:: CONSIGNE ÉCRITE 1 ::
D'après le texte sur l'apprentissage chez les enfants, pour quelle raison certains élèves se rendent-ils à l'école sans pleurer ni rechigner ?
:: CONSIGNE ÉCRITE 2 ::
Rédigez la suite du texte sur l'apprentissage chez les enfants, en reprenant immédiatement après sa dernière phrase.

:: EXTRAIT DE TEXTE ::
--------------------------------

Apprendre pour un gosse, c’est pénible, c’est rébarbatif, en deux mots c’est chiant. Pour un ou une adolescente, la contrainte est encore pire vu l’antagonisme entre l’acquisition du savoir et les plaisirs de cet âge. En dehors de quelques intravertis, timides et mal dans leur peau, aucun gamin n’aime l’étude. Et même pour ces cas, si apprendre peut être supportable, leur manque de sociabilité transforme l’école en calvaire. Certains y vont sans pleurer et sans rechigner, non par satisfaction de la connaissance et de l’apprentissage, mais uniquement à cause des copains. Les méthodes dites ludiques, d’apprendre en s’amusant sans effort et sans punition, sont des escroqueries intellectuelles incapables de donner des résultats probants.

--------------------------------

:: DONNÉES FOURNIES ::
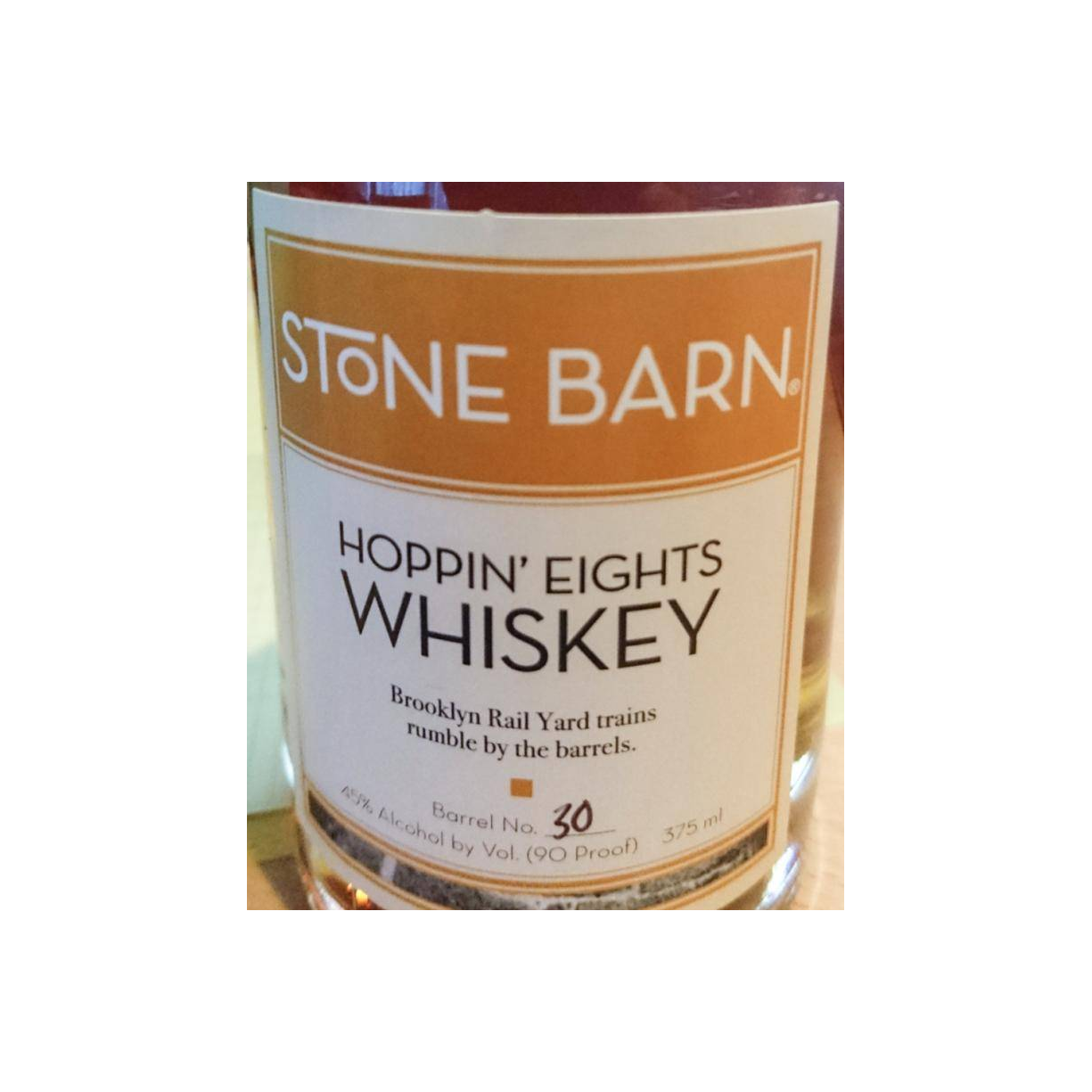 Stone Barn Hoppin' Eights Whiskey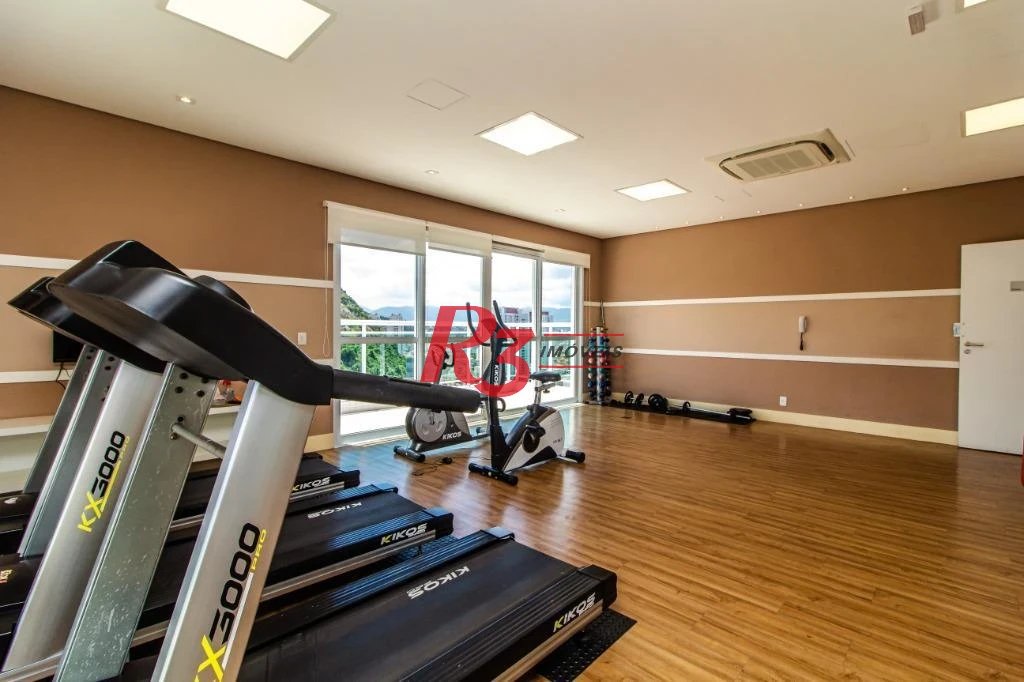 Apartamento à venda, 87 m² por R$ 999.000,00 - José Menino - Santos/SP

--------------------------------

:: PRODUCTION ATTENDUE 1 ::
Uniquement à cause des copains, et non par satisfaction de la connaissance et de l'apprentissage.

:: PRODUCTION ATTENDUE 2 ::
Dans le primaire, et quelque soit l’époque, l’enfant a toujours préféré le jeu à l’étude et la récréation aux devoirs. De nos jours, seule la nature des jeux a changé. On ne joue plus aux billes, à Thierry la Fronde, ni même aux Pokémons ou à Goldorak. La nature des amusements évolue au fil des modes, mais le but de chaque enfant dans sa vie débutante, c’est le jeu. Chez l’adolescent intervient en plus l’appartenance à un groupe, à une bande de copains, sur laquelle s’agrège les premiers émois sensuels, les SMS, le téléphone, la musique et les jeux vidéo. Si l’on ajoute à cela l’indispensable opposition au monde des adultes pour se créer sa propre personnalité, l’adolescent ne peut éprouver qu’un intérêt limité au collège et au lycée qu’il considère plus comme un lieu de rencontre, de drague et de socialisation que comme un lieu d’études. Si on laissait le choix absolu entre l’apprentissage du calcul, du subjonctif, de la trigonométrie ou de la langue anglaise et les distractions qui font la joie quotidienne des élèves, une immense majorité choisirait les distractions. Les plus raisonnables se mettent à l’étude uniquement par fatalisme en se disant qu’il faut bien passer par là.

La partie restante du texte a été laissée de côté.